Project Pollo has affordable vegan food but pays all of its employees above living wage with full paid benefits after reaching an eligibility period. Some of the money the restaurant makes also goes toward a local nonprofit. 

“Why that’s important for us to choose some of our smaller nonprofit partners is because every dollar truly matters to them,” Bradbury said. “We have a lot of partnerships that we’ve done events with larger nonprofits, and that’s phenomenal; however, our dollar goes a lot further with somebody who legitimately needs it to keep their non-profit or their operation running.”

The nonprofit that Project Pollo supports changes every quarter, allowing them to help many charities. It also has an item on the menu called the People Project, which is a pay-what-you-can item.
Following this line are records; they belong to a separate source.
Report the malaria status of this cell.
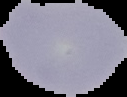

It is uninfected.

Segmented cell region on a black background. Image is 127×97 pixels. From a thin blood smear.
Classify this cell by malaria status.
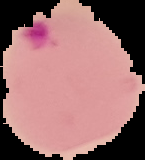

It is parasitized.

Segmented cell region on a black background. Image is 145×160 pixels. From a thin blood film.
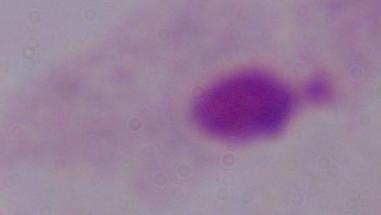

A trichomonad is seen. Photomicrograph. Captured at 1000x magnification.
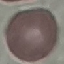
Result: no malaria parasites detected. Photographed with a smartphone camera at the microscope eyepiece. Cell patch, automatically extracted from a larger field of view and resized to 64 × 64 pixels. Thin blood smear. Giemsa-stained preparation.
Give the position of every leukocyte visible.
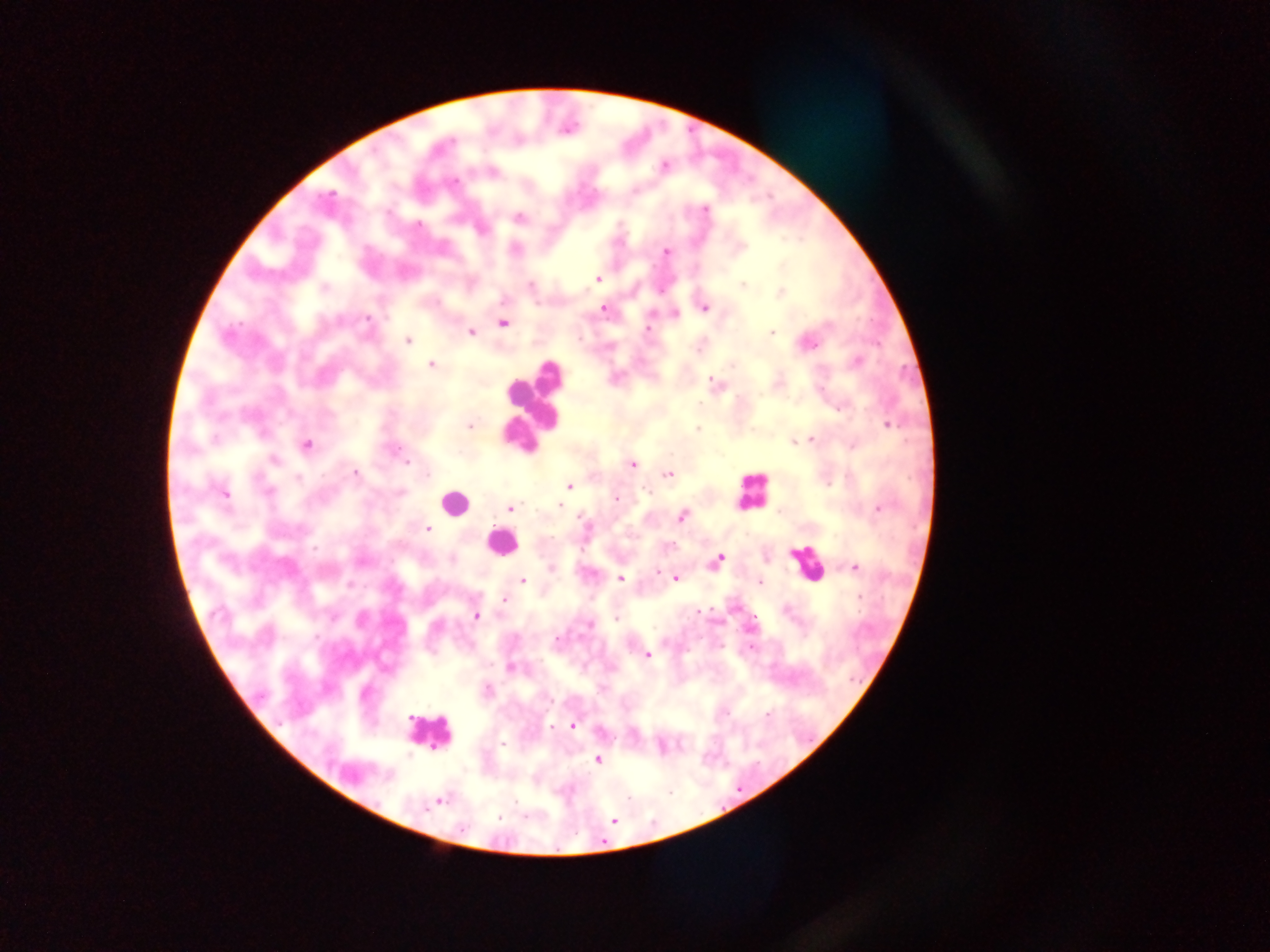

They ask that customers pay the $5.50 that the item costs, but if a customer does not have the money, they can have it for free. A customer paying the full amount pays for their meal and a meal for two other people.

“I would much rather give away every single item that we have in a restaurant rather than see somebody go hungry,” Bradbury said.

Bradbury said the business was on track to save the equivalent of 1 million chickens this year. The business is growing, with a new location opening almost every month. Project Pollo also has delivery, pickup and a few drive-throughs opening soon. They are also putting in larger patios to accommodate for social distancing.

“I knew one way or the other, I was going into this 100 miles per hour [to figure] out if this was going to work or not, and the best way to do that is to put them on every corner and saturate the market,” Bradbury said.

Project Pollo is on track to open 10 or 12 locations this first year, 25 by the end of their second year and 100 locations by 2025.